Commiphora wightii - field view
Planting in the field
- Land preparation and fertilizer application : Pits of size 45 cm × 45 cm × 45 cm are dug at requisite spacing of 2 m × 2 m and refilled after mixing the sand, soil, and FYM in the ratio of 1:1:1.
- Transplanting and optimum spacing : The plantlets obtained from seeds and rooted twigs from cuttings or air layerings are transplanted from polybags in the rainy season (July/August) to the pits containing a mixture of sand:soil:FYM (1:1:1). A crop stand of 2500 plants per hectare is obtained with a spacing of 2 m × 2 m.
- Intercropping system : Guggal can be intercropped with crops like pearl millet and cluster bean. Experiments indicate a synergistic relationship between the intercropped species and guggal, resulting in better yield of pearl millet and cluster bean, while the quality and yield of guggal plantation remain unaffected. In Rajasthan, it is planted on the borders of the cultivated fields because of its very slow growing nature. Presence of spinous branches makes the field impenetrable.
- Interculture and maintenance practices : Besides the basal dose of FYM provided in the pits, the plants may be provided with growth regulators like IBA (10 mg/litre) along with organic manures like hexameal @ 100 g/plant every month or NPK (nitrogen, phosphorus, potassium) @ 75:130:30 g/plant after every three months up to a period of one year, which helps in the better survival of plants. After one year, quarterly dose of compost or hexameal @ 100 g/plant is good for growth and survival of plants. The pits should always be kept weed-free. Manual weeding and hoeing are recommended at an interval of 15–20 days during rainy season. After rainy season, weeding may be done at monthly intervals.
- Irrigation practices : Irrigation with 8 litres of water per plant at an interval of 15 days results in best growth of plant.
- Disease and pest control : No serious disease is observed in Commiphora wightii except for collar rot during rainy season, which is caused by Sclerotium rolfsii. The plant is infected at collar region when the water remains stagnant near the base at early growing stage. The condition may be controlled by avoiding stagnation of water around the base of the plant and spraying Diathane M-45 fungicide @ 2 g/litre of water on the crop. In desert areas, the early growth of the plant is often checked by termite attack, and in some cases, whole plant is damaged by the termite colony. Termite can be controlled successfully by drenching the soil with chloropyrophos @ 4 ml/litre of water.
Commiphora wightii - guggal
- Crop maturity and harvesting : The plant should be allowed to grow for at least five to six years before commencing incision of thick branches for extracting oleo-gum resin. The oleo-gum resin is tapped during winter, from November–February, by making a 7–10-cm long incision in the main stem near the base. The cut part is completely covered with resin in about a month’s time. The exuded gum secreted is collected every week up to one month after which further exudation of gum stops.

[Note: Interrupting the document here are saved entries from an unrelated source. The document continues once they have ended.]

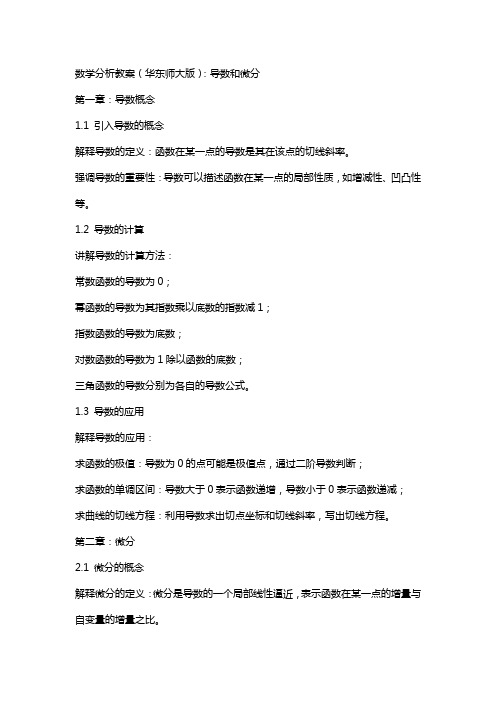 数学分析教案（华东师大版）：导数和微分

第一章：导数概念

1.1 引入导数的概念

解释导数的定义：函数在某一点的导数是其在该点的切线斜率。

强调导数的重要性：导数可以描述函数在某一点的局部性质，如增减性、凹凸性等。

1.2 导数的计算

讲解导数的计算方法：

常数函数的导数为 0；

幂函数的导数为其指数乘以底数的指数减 1；

指数函数的导数为底数；

对数函数的导数为 1 除以函数的底数；

三角函数的导数分别为各自的导数公式。

1.3 导数的应用

解释导数的应用：

求函数的极值：导数为 0 的点可能是极值点，通过二阶导数判断；

求函数的单调区间：导数大于 0 表示函数递增，导数小于 0 表示函数递减；

求曲线的切线方程：利用导数求出切点坐标和切线斜率，写出切线方程。

第二章：微分

2.1 微分的概念

解释微分的定义：微分是导数的一个局部线性逼近，表示函数在某一点的增量与自变量的增量之比。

- Post-harvest management : After collection, the oleo-gum resin is stored in airtight plastic containers.
- Chemical constituents : The gum resin contains 3.2% gum and 19.5% mineral matter chiefly consisting of silicon dioxide, magnesium, calcium, iron, and aluminium. It also contains about 1.5% essential oil, which contains 6.5% myrcene and 11% dinyrcene. A number of steroids have also been isolated from guggul like Z-guggul sterone and E-guggulosterol I, II, and III.
- Yield : A yield of 120–130 kg oleo-gum resin is obtained per hectare after about eight years.
Source : Agro- Techniques of selected medicinal plants.